Whoever Came Up With These Names?
I don’t know about you, but I am frustrated by things being called what is popular or agreeable or what sells, rather than what they are.
I don’t know about you, but I am frustrated by things being called what is popular or agreeable or what sells, rather than what they are.
Take for example the USA Patriot Act—the Frosted Flakes of government intervention in our lives. The Uniting and Strengthening America by Providing Appropriate Tools Required to Intercept and Obstruct Terrorism Act of 2001. Do you ever wonder who comes up with these acronyms? Did they start with PATRIOT and work backwards though the dictionary?
I suppose the Discouraging Useful and Meaningful Bipartisan Overview (DUMBO) Act would not have sold as well a short six weeks after 9-11. So, even though we got the DUMBO Act, we saluted the flag and called it PATRIOT. And the flags, as well as our personal rights, flew.
The original Act (just so no one could accuse us of giving away all our constitutional protections in one fell swoop) had a sunset clause to ensure that Congress would need to take active steps to reauthorize it. Nodding off like viewers between guests on Leno, we signed up as DUMBOs again in 2006.
Or we allowed our elected representatives to do it in our name. That’s what a republican (with a small r) form of government is all about—electing those who act for you instead of actually bothering about all the details yourself.
Come to think about it, that’s what Republican (with a capital R) government is about as well. Though they don’t worry so much about elected officials. Karl Rove, Don Rumsfeld, Paul Wolfowitz and Alberto Gonzales are good enough for their purposes.
Eight states (Alaska, California, Colorado, Hawaii, Idaho, Maine, Montana and Vermont) and 396 cities and counties (including New York City; Los Angeles; Dallas; Chicago; Eugene, Oregon; Philadelphia; and Cambridge, Massachusetts) have passed resolutions condemning the Act for attacking civil liberties. (Wikipedia)
But what the hell, it’s PATRIOTIC.
Interestingly, the Act and George Bush have much in common. The content of each was largely unknown when they were enacted—the former by a terrified Congress and the latter by an intimidated Supreme Court. Each, immediately after 9-11 enjoyed approximately 70% approval and has since fallen to 30%. Each harbored within it a hidden agenda and each appealed to patriotism in place of content.
Frosted Flakes are good for you.
Similarly, where we used to have what we called Civil Defense, largely peopled by school teachers and block captains with whistles and hard hats, we now have the Department of Homeland Security. DHS has replaced your and my neighbors with 180,000 full time, fully confused employees at an annual cost of $44 billion.
We never used to even have a Homeland. Homelands were for Russians and Eastern Europeans. But we have one now and the FBI and CIA report to it.
The FBI used to work pretty well back in the bad old days when it was run by a dictatorial closet gay named J. Edgar Hoover, but it no longer knows how to get a message from a field agent to headquarters. The CIA has similarly fallen apart, to the extent that Don Rumsfeld built his own CIA within the Defense Department. The old one reports to DHS, but the new one doesn’t.
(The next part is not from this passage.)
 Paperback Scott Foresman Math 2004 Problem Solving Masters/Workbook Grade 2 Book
Oh, and the PATRIOT Act worker-bees report to DHS as well.
Am I going too fast for you?
Homeland security is generally used to refer to the broad national effort by all levels of government--federal, state, local and tribal--to protect the territory of the United States from hazards both internal and external as well as the Department of Homeland Security itself. (Wikipedia, but my italics)
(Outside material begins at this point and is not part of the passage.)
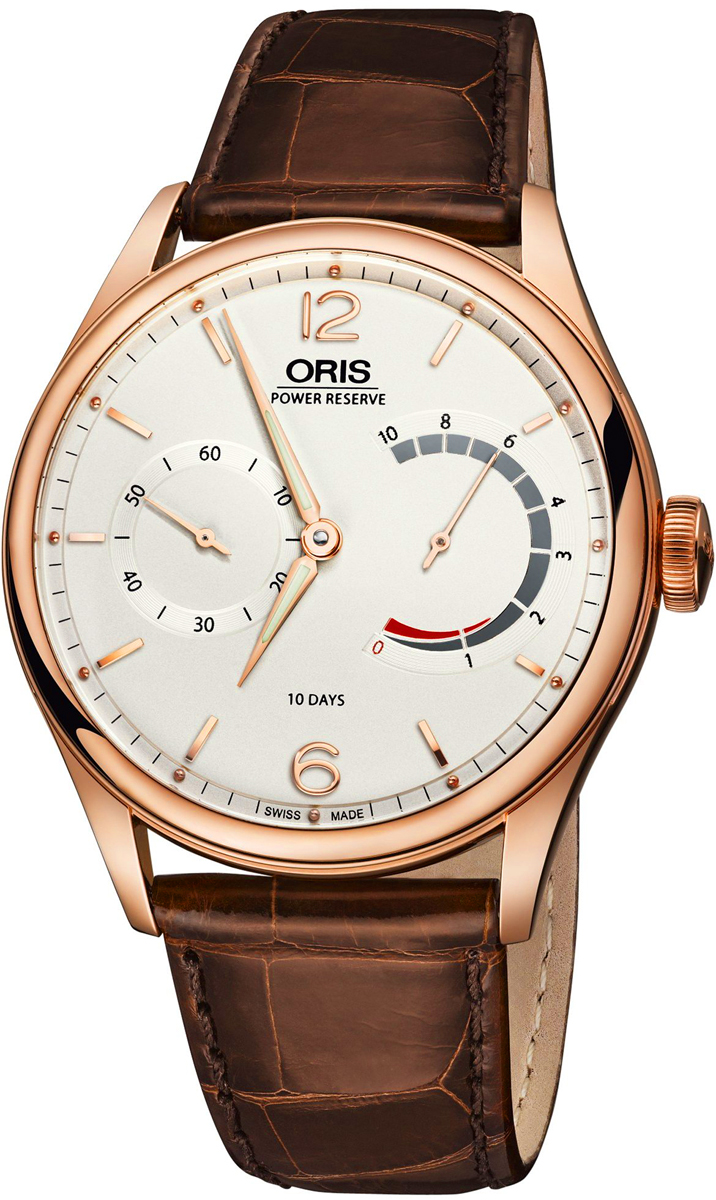 Oris Culture Manual Winding Silver Watch 11077006081LS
Well, there you have it. That’s why the confusion. Homeland Security’s job is to protect the country from hazards, including itself. That’s what happened in New Orleans—it failed to protect itself from itself.
So we guestimate we’re spending $44 billion, but we haven’t the slightest notion of what it’s buying. Which is the way it’s supposed to be, because if it’s working we’re not being terrorized, except in a very small way in the matter of our rights.
Conveniently, it's impossible to prove a negative and no one (apparently) thinks $44 billion is a negative.
Taking that premise just a notch higher, some say that results are not the goal. The impression of results is the goal. The impression calms people down. No wonder Mike Chertoff has time for all those speeches and congressional appearances. No one actually knows that he’s out of his office, because no one looks.
Prozac also calms people down and (as far as is known) has almost no side effects relating to the destruction of the FBI and CIA. It is possible (though not yet clinically proven) that the wider distribution of various ‘lifestyle’ drugs such as Prozac and Zoloft might reasonably replace the entire structure of the Department of Homeland Security.
But then, come to think of it, we were never really a homeland kind of country.